* [TASK STATEMENT]: Below is some material; transcribe all of it exactly.

* START INPUT *

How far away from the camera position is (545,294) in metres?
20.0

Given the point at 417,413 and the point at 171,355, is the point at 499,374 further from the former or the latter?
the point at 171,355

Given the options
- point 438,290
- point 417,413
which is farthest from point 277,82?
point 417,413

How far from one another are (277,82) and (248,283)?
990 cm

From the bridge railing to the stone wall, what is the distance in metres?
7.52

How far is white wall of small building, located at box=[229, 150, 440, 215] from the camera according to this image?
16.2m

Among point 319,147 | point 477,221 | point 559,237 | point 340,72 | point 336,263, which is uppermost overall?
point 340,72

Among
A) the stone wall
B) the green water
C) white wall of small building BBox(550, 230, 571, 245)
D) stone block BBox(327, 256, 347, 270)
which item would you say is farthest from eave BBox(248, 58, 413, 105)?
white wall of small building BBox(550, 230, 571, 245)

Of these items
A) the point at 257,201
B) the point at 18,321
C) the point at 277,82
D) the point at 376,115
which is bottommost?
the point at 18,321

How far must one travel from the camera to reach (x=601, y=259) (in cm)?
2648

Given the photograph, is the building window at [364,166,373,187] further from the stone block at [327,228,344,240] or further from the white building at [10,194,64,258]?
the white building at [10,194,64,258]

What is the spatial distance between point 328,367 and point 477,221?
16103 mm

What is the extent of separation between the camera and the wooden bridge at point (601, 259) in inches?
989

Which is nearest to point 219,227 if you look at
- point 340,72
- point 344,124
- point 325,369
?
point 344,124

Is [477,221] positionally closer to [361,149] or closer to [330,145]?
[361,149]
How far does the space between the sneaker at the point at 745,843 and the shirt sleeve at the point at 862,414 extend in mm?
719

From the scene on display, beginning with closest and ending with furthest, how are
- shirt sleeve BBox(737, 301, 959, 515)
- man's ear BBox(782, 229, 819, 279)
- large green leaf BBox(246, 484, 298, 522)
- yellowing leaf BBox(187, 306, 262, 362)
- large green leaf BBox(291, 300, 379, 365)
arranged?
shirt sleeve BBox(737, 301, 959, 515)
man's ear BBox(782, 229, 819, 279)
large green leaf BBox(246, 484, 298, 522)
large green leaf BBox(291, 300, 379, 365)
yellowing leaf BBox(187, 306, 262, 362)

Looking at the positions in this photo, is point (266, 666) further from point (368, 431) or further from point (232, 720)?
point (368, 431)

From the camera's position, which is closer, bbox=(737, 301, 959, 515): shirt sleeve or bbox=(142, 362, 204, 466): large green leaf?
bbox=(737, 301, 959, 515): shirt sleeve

* END INPUT *

* [FINAL ANSWER]:
How far away from the camera position is (545,294) in metres?
20.0

Given the point at 417,413 and the point at 171,355, is the point at 499,374 further from the former or the latter?
the point at 171,355

Given the options
- point 438,290
- point 417,413
which is farthest from point 277,82?
point 417,413

How far from one another are (277,82) and (248,283)?
990 cm

From the bridge railing to the stone wall, what is the distance in metres?
7.52

How far is white wall of small building, located at box=[229, 150, 440, 215] from the camera according to this image?
16.2m

Among point 319,147 | point 477,221 | point 559,237 | point 340,72 | point 336,263, which is uppermost overall?
point 340,72

Among
A) the stone wall
B) the green water
C) white wall of small building BBox(550, 230, 571, 245)
D) stone block BBox(327, 256, 347, 270)
which item would you say is farthest from eave BBox(248, 58, 413, 105)?
white wall of small building BBox(550, 230, 571, 245)

Of these items
A) the point at 257,201
B) the point at 18,321
C) the point at 277,82
D) the point at 376,115
which is bottommost?
the point at 18,321

How far must one travel from the camera to reach (x=601, y=259) (in cm)?
2648

Given the photograph, is the building window at [364,166,373,187] further from the stone block at [327,228,344,240] or further from the white building at [10,194,64,258]?
the white building at [10,194,64,258]

What is the spatial distance between point 328,367 and point 477,221?
16103 mm

What is the extent of separation between the camera and the wooden bridge at point (601, 259) in inches?
989

Which is nearest to point 219,227 if you look at
- point 340,72
- point 344,124
- point 325,369
?
point 344,124

Is [477,221] positionally closer to [361,149] or closer to [330,145]?
[361,149]
How far does the space between the sneaker at the point at 745,843 and the shirt sleeve at the point at 862,414 extend in mm?
719

From the scene on display, beginning with closest and ending with furthest, how are
- shirt sleeve BBox(737, 301, 959, 515)
- man's ear BBox(782, 229, 819, 279)
- large green leaf BBox(246, 484, 298, 522)
- yellowing leaf BBox(187, 306, 262, 362)
- large green leaf BBox(291, 300, 379, 365)
arranged?
shirt sleeve BBox(737, 301, 959, 515)
man's ear BBox(782, 229, 819, 279)
large green leaf BBox(246, 484, 298, 522)
large green leaf BBox(291, 300, 379, 365)
yellowing leaf BBox(187, 306, 262, 362)

Looking at the positions in this photo, is point (266, 666) further from point (368, 431) or further from point (232, 720)?
point (368, 431)

From the camera's position, which is closer, bbox=(737, 301, 959, 515): shirt sleeve or bbox=(142, 362, 204, 466): large green leaf?
bbox=(737, 301, 959, 515): shirt sleeve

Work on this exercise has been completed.